## What is required
Report each line of the listing below that contains the word "tree", copying those lines in full. Case counts.

## Listed records
------------------------------------------------------------------------

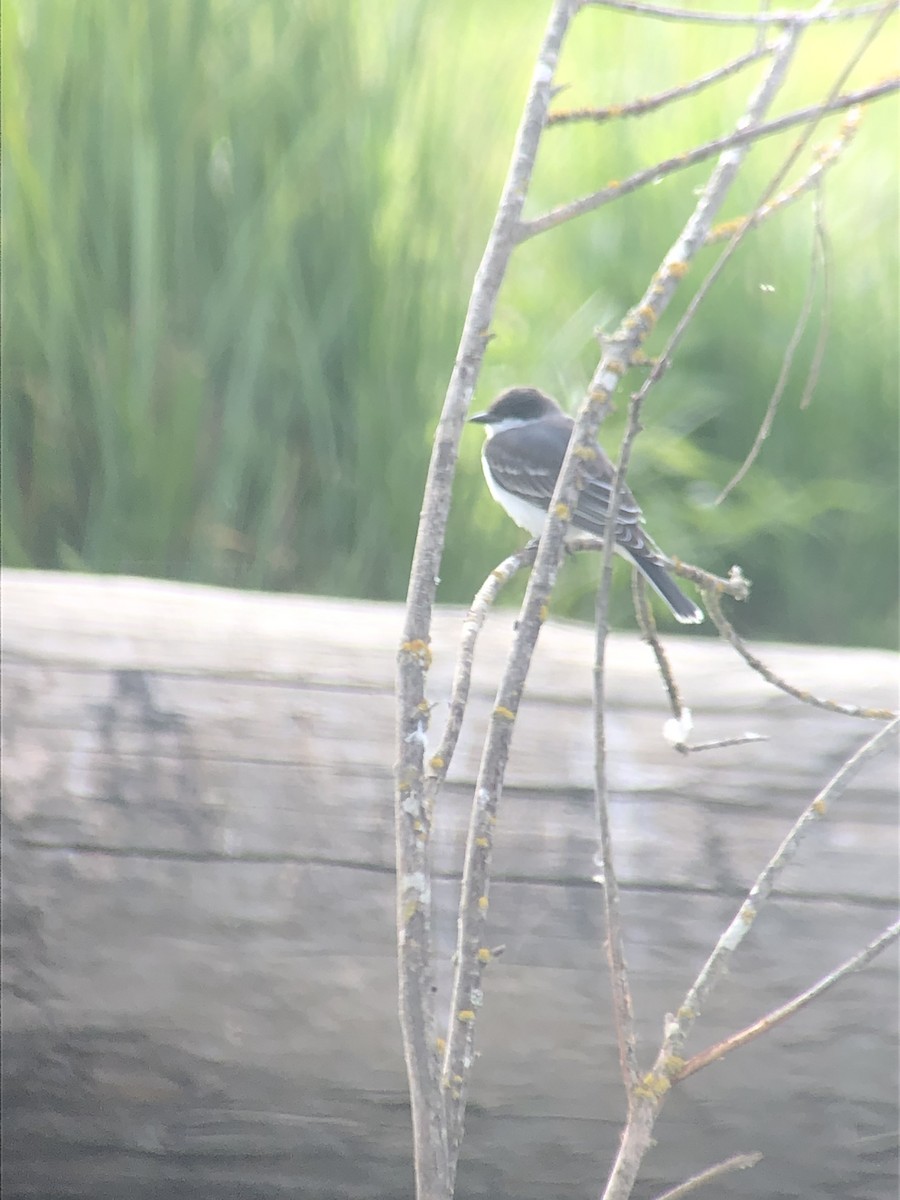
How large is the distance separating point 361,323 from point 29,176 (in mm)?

------------------------------------------------------------------------

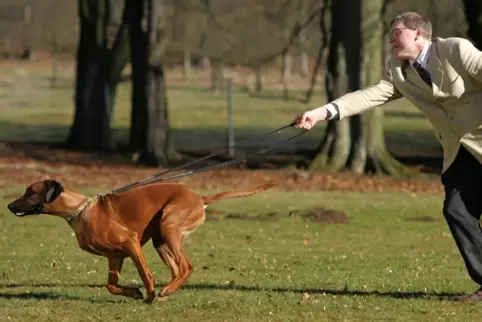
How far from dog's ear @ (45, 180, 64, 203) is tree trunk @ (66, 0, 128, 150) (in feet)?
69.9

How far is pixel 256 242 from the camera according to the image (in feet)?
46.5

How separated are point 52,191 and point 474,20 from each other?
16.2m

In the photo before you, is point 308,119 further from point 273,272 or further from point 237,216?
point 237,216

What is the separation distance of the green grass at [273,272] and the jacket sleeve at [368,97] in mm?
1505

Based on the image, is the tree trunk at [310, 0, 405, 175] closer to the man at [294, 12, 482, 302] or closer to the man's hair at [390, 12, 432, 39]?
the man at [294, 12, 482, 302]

------------------------------------------------------------------------

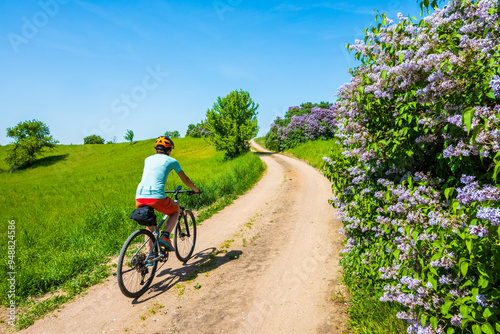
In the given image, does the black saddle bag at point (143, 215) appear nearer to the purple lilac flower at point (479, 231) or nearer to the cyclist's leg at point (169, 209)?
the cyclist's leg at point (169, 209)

------------------------------------------------------------------------

## Result of this task
How far from dog's ear @ (45, 180, 64, 203) is tree trunk @ (66, 0, 128, 150) (in feet)?
Based on the image, is the tree trunk at [310, 0, 405, 175] closer to the man at [294, 12, 482, 302] or closer to the man's hair at [390, 12, 432, 39]?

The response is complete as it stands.